One of the (many) tasks we did this week was to clean out our "nav station"...that is area on the boat usually set aside for "navigating", but on Rasmus it's become a something of a junk drawer containing all sorts of goodies: spare locks, motor keys, head-lamps, "every day" tools (much easier to keep these close rather than have to get out the tool bag every time you need a flathead screwdriver), quick reference guides, boat cards, index cards, sharpies, pens, pencils...you get the idea. We clean it out every couple of months, but it always gets messy again in no time.
Anyway - also in this nav station, we had a little container full of change that we have been accumulating since the beginning of this trip. Scott gave me the task of sorting it. Oh joy! While picking through it all, I realized I that I was really looking at the coins for the first time. Caribbean coins depict everything from tall ships to starfish, from sailboats to porpoises and even pineapples. Making note of all the unique pictures stamped in silver and bronze made sorting them a little less boring. We had coins from approximately six different countries in that little bin! Pretty neat.
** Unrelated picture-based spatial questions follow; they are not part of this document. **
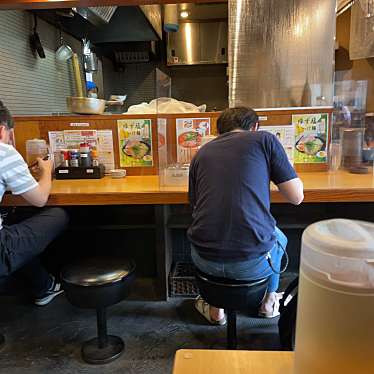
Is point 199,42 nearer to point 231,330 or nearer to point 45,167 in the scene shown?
point 45,167

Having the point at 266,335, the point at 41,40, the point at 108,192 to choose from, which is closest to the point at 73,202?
the point at 108,192

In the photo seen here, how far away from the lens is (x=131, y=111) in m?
2.50

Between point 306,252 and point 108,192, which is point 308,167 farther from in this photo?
point 306,252

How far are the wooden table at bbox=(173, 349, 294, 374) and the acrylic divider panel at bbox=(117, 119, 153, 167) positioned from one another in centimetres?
184

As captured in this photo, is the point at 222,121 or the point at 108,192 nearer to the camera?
the point at 222,121

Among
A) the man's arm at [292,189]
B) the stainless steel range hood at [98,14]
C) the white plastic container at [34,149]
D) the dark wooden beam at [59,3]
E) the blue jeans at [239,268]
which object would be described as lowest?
the blue jeans at [239,268]

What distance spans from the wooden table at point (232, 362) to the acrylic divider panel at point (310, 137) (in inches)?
73.1

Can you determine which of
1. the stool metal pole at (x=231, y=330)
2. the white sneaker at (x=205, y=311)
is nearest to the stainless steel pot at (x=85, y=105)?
the white sneaker at (x=205, y=311)

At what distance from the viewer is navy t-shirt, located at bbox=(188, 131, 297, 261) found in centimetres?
144

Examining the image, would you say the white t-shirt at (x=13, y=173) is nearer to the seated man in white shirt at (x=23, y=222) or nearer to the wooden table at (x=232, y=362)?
the seated man in white shirt at (x=23, y=222)

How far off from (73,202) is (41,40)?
7.07ft

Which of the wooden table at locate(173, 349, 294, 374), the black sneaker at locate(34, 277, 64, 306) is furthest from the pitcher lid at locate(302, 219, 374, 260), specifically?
the black sneaker at locate(34, 277, 64, 306)

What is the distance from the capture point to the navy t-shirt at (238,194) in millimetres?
1440

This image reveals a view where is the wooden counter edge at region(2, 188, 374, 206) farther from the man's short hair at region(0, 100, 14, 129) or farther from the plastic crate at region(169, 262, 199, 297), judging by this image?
the plastic crate at region(169, 262, 199, 297)
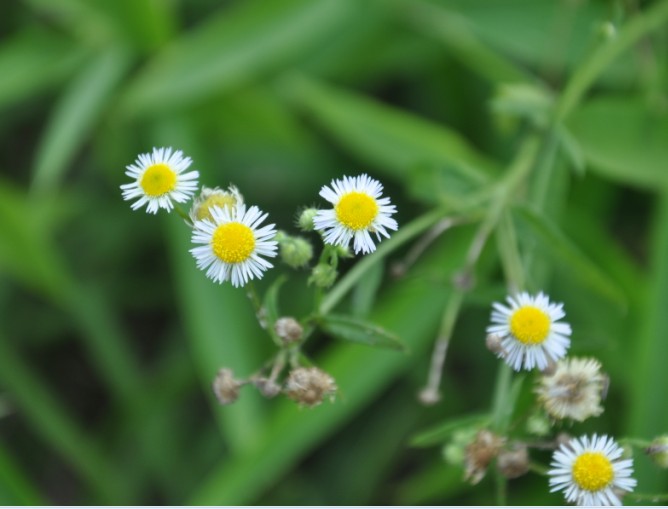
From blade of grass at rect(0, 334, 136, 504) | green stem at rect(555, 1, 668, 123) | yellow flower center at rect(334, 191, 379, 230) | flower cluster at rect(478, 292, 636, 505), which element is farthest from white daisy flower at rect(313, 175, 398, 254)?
blade of grass at rect(0, 334, 136, 504)

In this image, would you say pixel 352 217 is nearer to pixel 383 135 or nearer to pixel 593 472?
pixel 593 472

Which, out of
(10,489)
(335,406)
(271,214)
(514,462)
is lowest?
(10,489)

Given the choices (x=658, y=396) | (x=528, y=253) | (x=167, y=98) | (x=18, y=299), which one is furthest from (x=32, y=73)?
(x=658, y=396)

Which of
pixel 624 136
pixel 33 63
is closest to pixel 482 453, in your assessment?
pixel 624 136

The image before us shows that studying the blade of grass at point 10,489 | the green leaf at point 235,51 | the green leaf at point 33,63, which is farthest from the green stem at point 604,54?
the green leaf at point 33,63

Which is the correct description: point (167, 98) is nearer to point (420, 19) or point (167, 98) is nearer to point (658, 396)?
point (420, 19)

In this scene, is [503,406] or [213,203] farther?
[503,406]

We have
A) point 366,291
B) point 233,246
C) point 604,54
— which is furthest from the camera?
point 604,54

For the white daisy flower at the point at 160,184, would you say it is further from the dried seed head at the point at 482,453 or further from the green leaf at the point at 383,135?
the green leaf at the point at 383,135
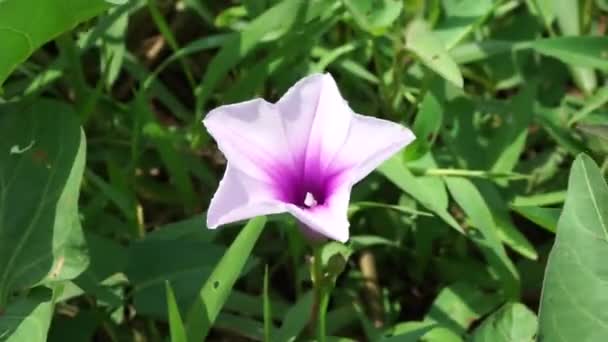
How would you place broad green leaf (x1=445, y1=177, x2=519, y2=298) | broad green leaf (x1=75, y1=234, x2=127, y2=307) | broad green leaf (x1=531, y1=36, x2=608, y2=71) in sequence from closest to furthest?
broad green leaf (x1=75, y1=234, x2=127, y2=307)
broad green leaf (x1=445, y1=177, x2=519, y2=298)
broad green leaf (x1=531, y1=36, x2=608, y2=71)

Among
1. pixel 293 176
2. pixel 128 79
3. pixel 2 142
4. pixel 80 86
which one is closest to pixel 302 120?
pixel 293 176

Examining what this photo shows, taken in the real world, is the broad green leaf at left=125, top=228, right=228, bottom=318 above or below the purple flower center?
below

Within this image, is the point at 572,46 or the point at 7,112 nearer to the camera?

Ironically, later on in the day when Scott and I were enjoying a cup of coffe at our favorite local cafe - he mentioned how interesting the Trini money was. So we investigated our bills a little further and splayed them out on the table (yeah. we're SUPER savvy travelers. laying all our money out on a table and all). Sure enough - they tell a little story about Trinidad. Each bill features a significant part of the culture or economy here; an oil rig on the $100, steel pan drums on the $20, a ship yard on the $10, market vendors on the $5 and an oil refinery on the $1. It's a story, it's art and it can buy you a latte. Not too shabby.